The Dempster (Highway 5) and Top of the World (Highway 9)

The Top of the World Highway is neither on top of the world nor is it a highway, but is certainly one of the most memorable drives in both Alaska and the Yukon. Technically, it runs 127 kilometres from Jack Wade Junction in Alaska, which is the end of the Taylor Highway, to the ferry landing in West Dawson and has been in existence since 1955 – but that’s the Chamber of Commerce version.

It’s been well known since the days of the Volstead Act (Prohibition) in the early 1920s that, with only minor detours, the route was used for bootlegging by dog mushers when Alaska was dry and Canada was wet.

A book titled Tisha: the Story of a Young Teacher in the Alaska Wilderness, as told to Robert Specht by Anne Hobbs, tells the memoir of a young woman who left her home in Colorado to become a teacher in Chicken, Alaska in the 1920s. The book documents the hilarious rivalry between competing bootleggers. And they had plenty of customers; there was considerable mining activity on both sides of the border with good pay streaks in both countries on the same creeks like Fortymile, which predates the Klondike as a mining destination by about 10 years.

Some of the biggest nuggets in Alaska history came off Jack Wade Creek.

The stretch of Top of the World Highway to Tetlin Junction, near Tok on the Alaska Highway, is summer-only, but the Yukon side was year-round when the Clinton Creek asbestos mine was running. The road is wide and good to that turnoff, but gets a tad bushy up in the border tundra and can be quite scary for Cheechakos (rookies) from the urbs.

The secret to driving it safely is going slow.
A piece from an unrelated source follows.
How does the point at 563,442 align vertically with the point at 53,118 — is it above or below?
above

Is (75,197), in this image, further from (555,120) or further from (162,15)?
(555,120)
Real slow. The Little Gold border crossing closes every night at 9 p.m. for 12 hours, so it’s one of the quietest and most beautiful spots in the Yukon to camp when all the traffic hunkers down for the night.

Chicken, so named because the old time miners who discovered it couldn’t agree on how to spell Ptarmigan, can be described in one word: Funky. It’s such an unusual drive visitors either want to get it over with quickly or stay for several days to soak it all up.

Trips on the Dempster Highway can make you feel awestruck.

The Top of the World Highway is short, but rivals the Dempster for dramatic scenery while it lasts. Speaking of which, if you think of the Yukon’s Magnificent 11 highways as members of the same family, the Dempster is the rogue son who went off on his own at a young age to break the family tradition. It’s the only one in the family built to service the oil and gas industry, rather than war or mining, and specifically a proposed natural gas pipeline from the Mackenzie Delta to the Alaska Highway via the Klondike Highway then onto worldwide markets. It was a pipeline that was just a political pipe dream.

However, the Dempster did assist quite a bit of Arctic development over the decades since and is now a popular tourist road certain to soon get more popular since you can now drive it right to the shore of the Arctic Ocean at Tuktoyaktuk in the summer.Your humble, retired roadologist worked on the construction of the Dempster in the mid 1970s at Eagle Plains (driving dump trucks and running bulldozers). I know the road well, yet still feel awestruck every recreational trip I take up it as an old man. Two spots stand out as favourites:

  1. The view of the velvet mountains to the east from the POV of the Arctic Circle marker, and
  2. The big pullout up on the high Eagle Plateau just north of the Ogilvie River, with an amazing viewing platform facing due east. On your right (south) side are the Ogilvie Mountains, which were ravaged by the glaciers of the last Ice Age. On your left (north), are the smooth, soft looking mountains of the same range, which were never touched by any glaciers.

In between is the exact place where the Ice Age glaciers melted and retreated; the end of the trail for the glaciers if you will. It is startling to see the difference between glaciated and untouched mountains in the same range. That’s just one “must see” places on the Dempster and there are hundreds more that keep changing as you move north and the mountains keep getting smaller until they dive into the flat Arctic tundra like the tail of a sea serpent disappearing beneath the water. There are two ways for people in vehicles to reach pure alpine tundra in the Yukon. The first is to drive up a mountain until you get higher than the treeline and the second is to keep driving north on the continent until you leave trees and mountains behind and find yourself in the land of pingoes and whale blubber. You can do the first on the Top of the World Highway and the second on the (incomparable) Dempster, the crown jewels of the Yukon’s Magnificent 11 numbered highways.